Lorsqu’il s’agit d’énergie, de monnaie, d’économie publique ou d’action environnementale, la technocratie de Bruxelles considère que les États-nations sont incompétents. Mais lorsque la Commission européenne doit se prononcer sur des sujets urgents de santé publique, d’immigration et est interrogée sur l’efficacité de son action, les États européens deviennent le seul échelon de l’action possible.

Le 27 février 2015, la Commission européenne a montré qu’elle était incompétente et inefficace malgré les grands discours théoriques et les ordres donnés aux peuples d’Europe, en répondant à la question écrite posée par Mireille d’Ornano, Dominique Bilde et Sophie Montel, députés du Front national au Parlement européen.

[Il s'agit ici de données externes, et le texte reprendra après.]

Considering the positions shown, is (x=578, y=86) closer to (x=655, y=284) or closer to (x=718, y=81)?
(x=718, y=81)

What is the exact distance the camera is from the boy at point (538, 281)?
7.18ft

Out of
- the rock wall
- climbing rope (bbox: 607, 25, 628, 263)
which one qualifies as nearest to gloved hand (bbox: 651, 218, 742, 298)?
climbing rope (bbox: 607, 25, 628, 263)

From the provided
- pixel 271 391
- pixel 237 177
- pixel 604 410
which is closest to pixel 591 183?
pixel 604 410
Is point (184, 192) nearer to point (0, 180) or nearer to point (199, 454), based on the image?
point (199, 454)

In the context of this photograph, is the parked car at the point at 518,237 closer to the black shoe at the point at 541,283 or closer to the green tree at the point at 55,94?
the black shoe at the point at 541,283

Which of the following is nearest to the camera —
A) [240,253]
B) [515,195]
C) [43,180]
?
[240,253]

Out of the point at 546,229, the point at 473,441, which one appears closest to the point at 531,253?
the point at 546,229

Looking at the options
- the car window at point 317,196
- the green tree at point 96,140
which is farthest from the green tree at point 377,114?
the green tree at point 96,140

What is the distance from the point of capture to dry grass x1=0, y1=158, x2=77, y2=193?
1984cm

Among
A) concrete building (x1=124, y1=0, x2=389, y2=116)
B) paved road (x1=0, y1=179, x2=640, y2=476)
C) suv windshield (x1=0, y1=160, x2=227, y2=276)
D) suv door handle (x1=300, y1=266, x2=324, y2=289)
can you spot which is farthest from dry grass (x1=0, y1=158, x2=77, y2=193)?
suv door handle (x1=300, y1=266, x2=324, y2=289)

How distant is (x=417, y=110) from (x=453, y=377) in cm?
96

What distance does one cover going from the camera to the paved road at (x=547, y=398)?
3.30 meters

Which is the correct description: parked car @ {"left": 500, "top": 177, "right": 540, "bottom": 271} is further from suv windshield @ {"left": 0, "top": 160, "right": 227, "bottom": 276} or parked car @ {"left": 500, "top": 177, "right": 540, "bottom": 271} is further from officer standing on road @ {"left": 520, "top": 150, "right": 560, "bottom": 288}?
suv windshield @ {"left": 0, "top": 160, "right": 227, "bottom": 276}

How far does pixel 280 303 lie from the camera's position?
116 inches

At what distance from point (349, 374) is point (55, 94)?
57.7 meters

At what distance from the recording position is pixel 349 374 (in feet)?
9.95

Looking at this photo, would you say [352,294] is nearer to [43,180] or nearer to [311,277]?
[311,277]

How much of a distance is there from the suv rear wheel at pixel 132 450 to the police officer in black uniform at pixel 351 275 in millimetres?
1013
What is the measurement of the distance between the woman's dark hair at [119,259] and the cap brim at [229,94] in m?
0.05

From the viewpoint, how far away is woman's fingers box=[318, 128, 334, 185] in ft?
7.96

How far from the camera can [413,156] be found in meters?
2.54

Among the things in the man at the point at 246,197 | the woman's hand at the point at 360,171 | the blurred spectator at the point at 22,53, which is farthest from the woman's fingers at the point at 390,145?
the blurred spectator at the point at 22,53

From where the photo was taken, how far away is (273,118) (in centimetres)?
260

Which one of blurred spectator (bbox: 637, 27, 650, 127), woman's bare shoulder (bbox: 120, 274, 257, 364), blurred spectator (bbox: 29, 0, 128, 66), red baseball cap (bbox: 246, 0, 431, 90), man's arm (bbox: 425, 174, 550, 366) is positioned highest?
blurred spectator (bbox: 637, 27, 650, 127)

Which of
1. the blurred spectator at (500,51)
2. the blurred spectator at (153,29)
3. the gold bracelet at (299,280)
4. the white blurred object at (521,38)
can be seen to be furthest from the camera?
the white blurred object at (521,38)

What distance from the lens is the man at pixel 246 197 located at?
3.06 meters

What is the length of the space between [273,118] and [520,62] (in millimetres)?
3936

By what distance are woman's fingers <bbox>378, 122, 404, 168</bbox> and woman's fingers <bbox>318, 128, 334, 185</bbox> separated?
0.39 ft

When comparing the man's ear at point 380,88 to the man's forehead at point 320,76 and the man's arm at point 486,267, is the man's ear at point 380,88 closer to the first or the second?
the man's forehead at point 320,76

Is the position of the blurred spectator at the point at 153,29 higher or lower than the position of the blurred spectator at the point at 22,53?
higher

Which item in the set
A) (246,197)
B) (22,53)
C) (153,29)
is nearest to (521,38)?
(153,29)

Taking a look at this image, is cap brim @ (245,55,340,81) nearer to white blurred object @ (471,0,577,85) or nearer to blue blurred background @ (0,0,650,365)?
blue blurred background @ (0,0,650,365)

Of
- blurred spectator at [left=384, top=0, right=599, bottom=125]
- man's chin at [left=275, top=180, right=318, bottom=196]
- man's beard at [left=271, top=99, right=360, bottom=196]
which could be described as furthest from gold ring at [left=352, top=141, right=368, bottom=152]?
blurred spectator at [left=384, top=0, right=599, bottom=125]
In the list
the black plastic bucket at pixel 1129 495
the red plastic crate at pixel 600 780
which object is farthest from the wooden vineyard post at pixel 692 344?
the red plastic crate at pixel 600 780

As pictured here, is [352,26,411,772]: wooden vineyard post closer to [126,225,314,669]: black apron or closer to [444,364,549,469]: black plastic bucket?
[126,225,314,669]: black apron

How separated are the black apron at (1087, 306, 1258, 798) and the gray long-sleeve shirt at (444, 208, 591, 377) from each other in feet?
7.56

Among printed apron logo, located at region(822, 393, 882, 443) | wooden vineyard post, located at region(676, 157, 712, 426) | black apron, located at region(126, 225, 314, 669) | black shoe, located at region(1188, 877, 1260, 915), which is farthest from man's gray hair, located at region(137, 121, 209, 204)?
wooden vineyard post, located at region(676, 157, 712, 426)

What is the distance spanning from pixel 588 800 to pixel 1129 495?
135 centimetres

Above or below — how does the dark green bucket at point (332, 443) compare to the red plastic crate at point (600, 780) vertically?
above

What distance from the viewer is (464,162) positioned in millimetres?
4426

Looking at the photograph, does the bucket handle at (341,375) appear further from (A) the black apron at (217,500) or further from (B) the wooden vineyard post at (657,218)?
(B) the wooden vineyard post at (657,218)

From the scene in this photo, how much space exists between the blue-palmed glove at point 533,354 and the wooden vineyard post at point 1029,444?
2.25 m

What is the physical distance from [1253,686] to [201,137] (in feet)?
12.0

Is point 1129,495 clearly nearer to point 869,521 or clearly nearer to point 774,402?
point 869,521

Les députés patriotes ont interrogé la Commission européenne sur le contrôle des cas de contamination par le virus Ebola effectué ou non dans les centres de rétention administrative, sachant que l’Union européenne se targue d’être à la pointe de la précaution sanitaire la plus poussée.

Le commissaire Avramopoulos chargé de « la migration, des affaires intérieures et de la citoyenneté » a fourni cette courte réponse: « En ce qui concerne le niveau des contrôles médicaux effectués aux frontières extérieures de l’UE et dans les structures d’accueil afin de prévenir la propagation du virus Ebola, il appartient aux autorités sanitaires des États membres de déterminer, le cas échéant, les mesures qu’il convient de prendre pour vérifier si une personne est contaminée et éviter toute nouvelle propagation du virus ».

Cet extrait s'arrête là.